++++ SUPPLIED RECORDS ++++

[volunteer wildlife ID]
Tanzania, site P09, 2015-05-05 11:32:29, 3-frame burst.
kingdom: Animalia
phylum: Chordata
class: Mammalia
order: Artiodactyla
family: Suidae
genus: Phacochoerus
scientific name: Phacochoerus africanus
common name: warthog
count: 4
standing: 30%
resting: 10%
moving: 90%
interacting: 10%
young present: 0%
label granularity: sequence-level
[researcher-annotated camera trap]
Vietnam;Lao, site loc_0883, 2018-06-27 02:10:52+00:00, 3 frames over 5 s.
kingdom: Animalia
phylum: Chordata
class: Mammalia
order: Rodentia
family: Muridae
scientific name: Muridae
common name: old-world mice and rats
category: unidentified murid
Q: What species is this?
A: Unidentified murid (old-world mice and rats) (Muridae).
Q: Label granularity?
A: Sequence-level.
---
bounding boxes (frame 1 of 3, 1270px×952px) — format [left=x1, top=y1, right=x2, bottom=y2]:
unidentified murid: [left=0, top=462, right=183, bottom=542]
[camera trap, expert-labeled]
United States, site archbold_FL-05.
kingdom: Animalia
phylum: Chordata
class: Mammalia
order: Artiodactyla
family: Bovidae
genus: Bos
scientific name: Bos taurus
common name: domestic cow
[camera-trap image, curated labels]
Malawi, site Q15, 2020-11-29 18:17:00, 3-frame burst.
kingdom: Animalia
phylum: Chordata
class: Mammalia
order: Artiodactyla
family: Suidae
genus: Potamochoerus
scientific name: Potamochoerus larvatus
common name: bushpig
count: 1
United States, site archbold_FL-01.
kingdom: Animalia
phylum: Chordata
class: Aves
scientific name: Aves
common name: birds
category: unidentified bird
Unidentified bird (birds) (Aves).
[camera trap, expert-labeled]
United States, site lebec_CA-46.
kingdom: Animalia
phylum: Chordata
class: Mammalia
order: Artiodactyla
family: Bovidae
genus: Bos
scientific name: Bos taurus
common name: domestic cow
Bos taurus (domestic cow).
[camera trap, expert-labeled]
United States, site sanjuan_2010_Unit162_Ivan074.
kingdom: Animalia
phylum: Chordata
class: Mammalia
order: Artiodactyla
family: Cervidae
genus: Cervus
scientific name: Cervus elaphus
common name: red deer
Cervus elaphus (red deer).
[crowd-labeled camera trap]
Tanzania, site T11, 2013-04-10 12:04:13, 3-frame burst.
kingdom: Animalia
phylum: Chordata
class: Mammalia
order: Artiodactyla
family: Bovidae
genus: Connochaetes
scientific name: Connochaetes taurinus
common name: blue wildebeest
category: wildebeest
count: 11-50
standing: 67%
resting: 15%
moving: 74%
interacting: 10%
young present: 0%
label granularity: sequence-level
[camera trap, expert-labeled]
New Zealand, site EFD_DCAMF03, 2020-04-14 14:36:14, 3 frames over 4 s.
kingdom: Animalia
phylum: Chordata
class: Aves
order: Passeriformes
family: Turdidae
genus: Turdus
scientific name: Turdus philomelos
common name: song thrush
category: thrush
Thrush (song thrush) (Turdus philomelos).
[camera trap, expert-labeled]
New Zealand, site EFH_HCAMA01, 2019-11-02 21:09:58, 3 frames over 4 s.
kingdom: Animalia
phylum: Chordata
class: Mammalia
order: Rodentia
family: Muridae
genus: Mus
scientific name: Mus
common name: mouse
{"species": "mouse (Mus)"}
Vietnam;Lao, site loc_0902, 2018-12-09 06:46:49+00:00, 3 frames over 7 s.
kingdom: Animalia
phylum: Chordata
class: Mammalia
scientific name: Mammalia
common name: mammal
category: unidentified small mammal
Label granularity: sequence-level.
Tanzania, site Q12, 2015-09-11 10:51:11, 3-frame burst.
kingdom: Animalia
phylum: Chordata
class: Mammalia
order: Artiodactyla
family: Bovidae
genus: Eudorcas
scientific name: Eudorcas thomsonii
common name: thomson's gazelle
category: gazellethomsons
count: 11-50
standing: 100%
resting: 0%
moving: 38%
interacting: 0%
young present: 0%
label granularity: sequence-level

++++

TASK>
In the entries, find the line containing "scientific name: Cervus elaphus" and output it and all remaining lines exactly.

WRITTEN ANSWER>
scientific name: Cervus elaphus
common name: red deer
Cervus elaphus (red deer).
[crowd-labeled camera trap]
Tanzania, site T11, 2013-04-10 12:04:13, 3-frame burst.
kingdom: Animalia
phylum: Chordata
class: Mammalia
order: Artiodactyla
family: Bovidae
genus: Connochaetes
scientific name: Connochaetes taurinus
common name: blue wildebeest
category: wildebeest
count: 11-50
standing: 67%
resting: 15%
moving: 74%
interacting: 10%
young present: 0%
label granularity: sequence-level
[camera trap, expert-labeled]
New Zealand, site EFD_DCAMF03, 2020-04-14 14:36:14, 3 frames over 4 s.
kingdom: Animalia
phylum: Chordata
class: Aves
order: Passeriformes
family: Turdidae
genus: Turdus
scientific name: Turdus philomelos
common name: song thrush
category: thrush
Thrush (song thrush) (Turdus philomelos).
[camera trap, expert-labeled]
New Zealand, site EFH_HCAMA01, 2019-11-02 21:09:58, 3 frames over 4 s.
kingdom: Animalia
phylum: Chordata
class: Mammalia
order: Rodentia
family: Muridae
genus: Mus
scientific name: Mus
common name: mouse
{"species": "mouse (Mus)"}
Vietnam;Lao, site loc_0902, 2018-12-09 06:46:49+00:00, 3 frames over 7 s.
kingdom: Animalia
phylum: Chordata
class: Mammalia
scientific name: Mammalia
common name: mammal
category: unidentified small mammal
Label granularity: sequence-level.
Tanzania, site Q12, 2015-09-11 10:51:11, 3-frame burst.
kingdom: Animalia
phylum: Chordata
class: Mammalia
order: Artiodactyla
family: Bovidae
genus: Eudorcas
scientific name: Eudorcas thomsonii
common name: thomson's gazelle
category: gazellethomsons
count: 11-50
standing: 100%
resting: 0%
moving: 38%
interacting: 0%
young present: 0%
label granularity: sequence-level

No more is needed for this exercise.